La formation d’un gouvernement au point mort, la politique de santé attendra !
Jérôme LARTIGAU
Maître de conférences en sciences de gestion - CNAM
À l'heure où nous écrivons ces lignes, la France se trouve confrontée à une grave crise constitutionnelle, avec trois blocs antagonistes, plus ou moins du même poids politique au sein de l'Assemblée nationale, et peu désireux a priori de former une coalition gouvernementale qui permettrait de constituer un gouvernement.
Si techniquement la formation d'une telle coalition est possible, le contexte politique marqué par une radicalisation évidente des discours et des postures rend toutefois très improbable cet événement. La vie politique française offrant toutefois son lot d'imprévus et de rebondissements depuis quelques années et surtout dans la période actuelle, il n'est pas interdit de penser que malgré tout, la formation d'un gouvernement soit possible.
Pendant ce temps, les acteurs du monde de la santé assistent médusés au désordre qui règne dans l'univers politique et voient les programmes et projets pourtant vitaux relégués à des jours meilleurs. Tandis que les défis auxquels sont confrontés les établissements de santé sont toujours bien présents et ne font que s'amplifier : crise de sens, crise du recrutement et pénuries de personnel, dégradation de la situation financière, vieillissement de la population et augmentation des besoins qui l'accompagne.
Par ailleurs, le système de santé doit affronter une instabilité institutionnelle permanente : pas moins de cinq ministres de la santé se sont succédé en l'espace de deux ans, soit une durée de vie moyenne de dix mois au gouvernement.
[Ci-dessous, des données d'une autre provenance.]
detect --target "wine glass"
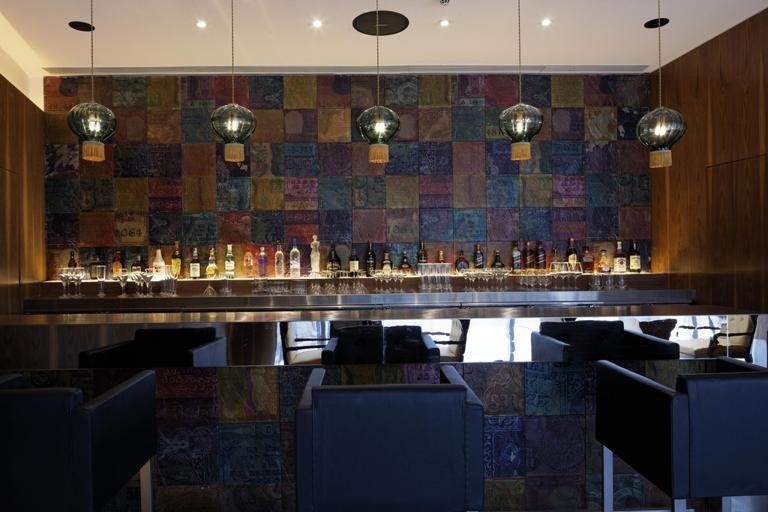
[59,261,631,293]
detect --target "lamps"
[213,0,256,162]
[66,0,115,161]
[357,0,399,164]
[637,0,685,168]
[500,0,541,161]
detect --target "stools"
[78,326,226,367]
[1,370,158,511]
[531,320,681,359]
[296,365,485,511]
[596,361,768,512]
[279,319,471,365]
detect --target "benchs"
[669,315,760,363]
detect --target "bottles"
[64,232,643,279]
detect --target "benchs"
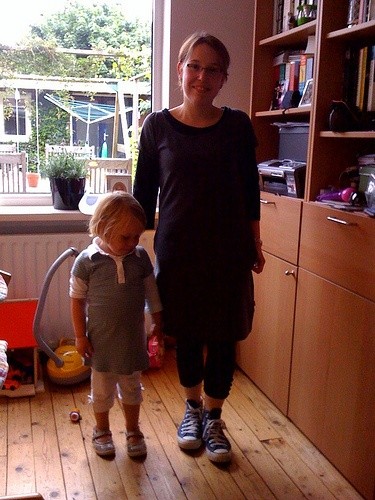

Dans un domaine marqué par la complexité, où les décisions nécessitent une analyse approfondie, des arbitrages délicats et produisent leurs effets à très long terme[1], ce taux de rotation est catastrophique : aucun projet ne peut avancer et plus grave encore, le lien de confiance entre les acteurs de terrain et les responsables politiques ne peut qu'être rompu.
Il est grand temps de retrouver le souffle réformateur et l'ambition nécessaires à la modernisation et à la préservation de notre modèle de santé. Rêvons un peu et imaginons un accord de gouvernement sur des points essentiels tels que la défense, l'éducation et bien sûr la santé. Hélas, le contexte que nous connaissons est plus favorable aux logiques d'appareil et aux petites phrases... Or comme le disait Charles Nodier, « quand la politique est devenue une science des mots, tout est perdu ».
Notes :
[1] L'exemple le plus emblématique de cet effet temps long est celui du numerus clausus médical, mis en place en 1971 et responsable de la situation dramatique de pénurie de médecins depuis plusieurs années.